I don't think so, as a not-nullable field which is under the hood perhaps a nullable field doesn't cause runtime errors but a nullable field which is under the hood a non-nullable field will cause problems at runtime.

I guess I look at it from the other side of the river. A nullable field in the view that coresponds to a not nullable field in the table will cause an exception when you try to save it. A not-nullable field on the view, that is nullable in the table will never be able to have a null placed in it. The developer, may think that s/he needs to add code to the ui to prevent nulls, rather than go to the "source" and have them update the nullability in the designer.

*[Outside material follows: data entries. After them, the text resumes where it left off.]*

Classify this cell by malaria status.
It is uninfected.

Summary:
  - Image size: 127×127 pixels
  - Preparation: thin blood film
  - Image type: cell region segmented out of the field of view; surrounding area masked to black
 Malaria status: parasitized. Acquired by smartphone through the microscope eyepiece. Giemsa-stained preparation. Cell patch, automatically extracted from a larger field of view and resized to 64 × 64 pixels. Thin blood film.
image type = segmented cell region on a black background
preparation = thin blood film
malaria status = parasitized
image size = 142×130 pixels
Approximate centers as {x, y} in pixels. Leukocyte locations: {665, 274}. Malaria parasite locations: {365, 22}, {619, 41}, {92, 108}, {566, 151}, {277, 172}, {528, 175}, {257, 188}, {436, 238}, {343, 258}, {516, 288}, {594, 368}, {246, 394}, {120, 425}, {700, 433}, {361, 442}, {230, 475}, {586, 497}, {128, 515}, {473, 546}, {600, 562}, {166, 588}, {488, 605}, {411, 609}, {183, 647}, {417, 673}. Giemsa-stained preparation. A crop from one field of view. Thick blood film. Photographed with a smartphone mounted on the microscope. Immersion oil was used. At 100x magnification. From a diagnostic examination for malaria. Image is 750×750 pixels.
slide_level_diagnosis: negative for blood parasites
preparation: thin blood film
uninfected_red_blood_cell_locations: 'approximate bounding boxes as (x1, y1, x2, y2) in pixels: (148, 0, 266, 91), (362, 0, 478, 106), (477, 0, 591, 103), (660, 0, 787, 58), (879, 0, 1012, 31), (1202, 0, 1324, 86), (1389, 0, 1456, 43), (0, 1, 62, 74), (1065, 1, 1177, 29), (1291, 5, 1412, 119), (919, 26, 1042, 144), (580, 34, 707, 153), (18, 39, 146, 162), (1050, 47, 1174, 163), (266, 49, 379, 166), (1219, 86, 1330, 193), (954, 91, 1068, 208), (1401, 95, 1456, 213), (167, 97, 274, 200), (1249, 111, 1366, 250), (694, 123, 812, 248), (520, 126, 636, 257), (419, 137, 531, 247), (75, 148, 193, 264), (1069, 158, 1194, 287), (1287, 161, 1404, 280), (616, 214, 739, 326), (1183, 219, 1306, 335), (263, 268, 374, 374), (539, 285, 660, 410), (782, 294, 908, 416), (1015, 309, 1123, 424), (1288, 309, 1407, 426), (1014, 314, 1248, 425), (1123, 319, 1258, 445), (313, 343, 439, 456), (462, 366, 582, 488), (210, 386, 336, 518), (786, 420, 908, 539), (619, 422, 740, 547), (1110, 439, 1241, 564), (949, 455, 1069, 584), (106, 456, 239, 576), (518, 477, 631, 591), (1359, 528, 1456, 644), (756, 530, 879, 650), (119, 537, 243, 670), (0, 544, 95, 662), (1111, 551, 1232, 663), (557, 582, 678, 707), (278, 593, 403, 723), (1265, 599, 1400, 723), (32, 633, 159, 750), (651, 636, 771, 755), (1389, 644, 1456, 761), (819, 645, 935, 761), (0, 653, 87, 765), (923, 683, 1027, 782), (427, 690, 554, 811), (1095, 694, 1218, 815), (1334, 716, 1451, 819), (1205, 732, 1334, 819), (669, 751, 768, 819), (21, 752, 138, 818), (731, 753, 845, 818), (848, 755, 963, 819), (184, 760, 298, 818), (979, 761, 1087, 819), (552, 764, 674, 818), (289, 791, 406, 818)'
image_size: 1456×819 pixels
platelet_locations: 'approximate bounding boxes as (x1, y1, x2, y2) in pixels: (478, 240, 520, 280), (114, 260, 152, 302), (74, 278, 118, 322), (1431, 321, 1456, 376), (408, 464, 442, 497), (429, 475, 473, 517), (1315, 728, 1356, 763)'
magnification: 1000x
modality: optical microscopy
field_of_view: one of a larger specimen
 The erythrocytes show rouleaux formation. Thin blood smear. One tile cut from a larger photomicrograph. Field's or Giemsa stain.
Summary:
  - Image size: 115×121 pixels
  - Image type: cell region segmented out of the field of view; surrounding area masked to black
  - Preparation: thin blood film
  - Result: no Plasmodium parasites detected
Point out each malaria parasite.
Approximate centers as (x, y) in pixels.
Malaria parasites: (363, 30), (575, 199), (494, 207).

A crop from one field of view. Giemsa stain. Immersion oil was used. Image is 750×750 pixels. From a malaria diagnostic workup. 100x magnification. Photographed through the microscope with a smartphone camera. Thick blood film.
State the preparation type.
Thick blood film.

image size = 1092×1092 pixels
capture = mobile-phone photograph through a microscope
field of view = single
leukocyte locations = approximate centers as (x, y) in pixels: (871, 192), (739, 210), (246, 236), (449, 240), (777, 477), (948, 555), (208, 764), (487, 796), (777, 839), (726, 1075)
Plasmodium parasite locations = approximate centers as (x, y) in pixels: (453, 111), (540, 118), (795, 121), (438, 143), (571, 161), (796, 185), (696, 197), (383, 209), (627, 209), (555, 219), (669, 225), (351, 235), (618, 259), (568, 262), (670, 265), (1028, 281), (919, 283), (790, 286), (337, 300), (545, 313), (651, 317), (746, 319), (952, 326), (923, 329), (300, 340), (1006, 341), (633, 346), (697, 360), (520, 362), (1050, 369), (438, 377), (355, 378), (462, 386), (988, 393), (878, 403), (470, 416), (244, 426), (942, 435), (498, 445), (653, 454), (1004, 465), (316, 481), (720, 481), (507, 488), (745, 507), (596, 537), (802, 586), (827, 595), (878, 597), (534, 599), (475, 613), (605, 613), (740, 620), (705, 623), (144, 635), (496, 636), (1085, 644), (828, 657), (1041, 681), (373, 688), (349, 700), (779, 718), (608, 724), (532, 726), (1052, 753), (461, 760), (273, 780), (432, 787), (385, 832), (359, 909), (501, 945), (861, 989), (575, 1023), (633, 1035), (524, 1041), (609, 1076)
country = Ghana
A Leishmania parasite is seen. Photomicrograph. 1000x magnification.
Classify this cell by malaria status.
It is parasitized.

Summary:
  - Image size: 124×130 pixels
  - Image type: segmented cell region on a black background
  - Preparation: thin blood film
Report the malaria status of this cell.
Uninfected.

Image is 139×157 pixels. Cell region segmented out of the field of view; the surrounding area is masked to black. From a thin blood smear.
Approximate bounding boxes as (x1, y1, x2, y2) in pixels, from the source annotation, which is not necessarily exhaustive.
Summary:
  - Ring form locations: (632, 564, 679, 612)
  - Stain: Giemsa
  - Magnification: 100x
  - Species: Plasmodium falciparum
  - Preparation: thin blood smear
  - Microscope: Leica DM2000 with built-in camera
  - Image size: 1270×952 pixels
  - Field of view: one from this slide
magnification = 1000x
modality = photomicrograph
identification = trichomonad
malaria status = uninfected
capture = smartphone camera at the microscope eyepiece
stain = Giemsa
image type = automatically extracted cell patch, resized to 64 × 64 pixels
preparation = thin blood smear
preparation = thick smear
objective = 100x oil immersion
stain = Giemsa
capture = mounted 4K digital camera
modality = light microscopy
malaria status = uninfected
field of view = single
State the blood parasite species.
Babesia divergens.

It's probably no win either way, but the idea of nullability is a way of saying I don't know, and in this case the designer doesn't know what the nullability should be.

Otis avatar
Otis
LLBLGen Pro Team
Posts: 39614
Joined: 17-Aug-2003
# Posted on: 06-Aug-2007 12:58:14   

arschr wrote:

I don't think so, as a not-nullable field which is under the hood perhaps a nullable field doesn't cause runtime errors but a nullable field which is under the hood a non-nullable field will cause problems at runtime.

I guess I look at it from the other side of the river. A nullable field in the view that coresponds to a not nullable field in the table will cause an exception when you try to save it. A not-nullable field on the view, that is nullable in the table will never be able to have a null placed in it. The developer, may think that s/he needs to add code to the ui to prevent nulls, rather than go to the "source" and have them update the nullability in the designer.

It's probably no win either way, but the idea of nullability is a way of saying I don't know, and in this case the designer doesn't know what the nullability should be.

IMHO, Nullability of a field means: the field can be undefined. It's not a signal that the person who defined the field wasn't sure if the field is nullable or not.

If you want to make a field nullable, you can check the Is nullable checkbox in the entity designer of the entity mapped onto the field.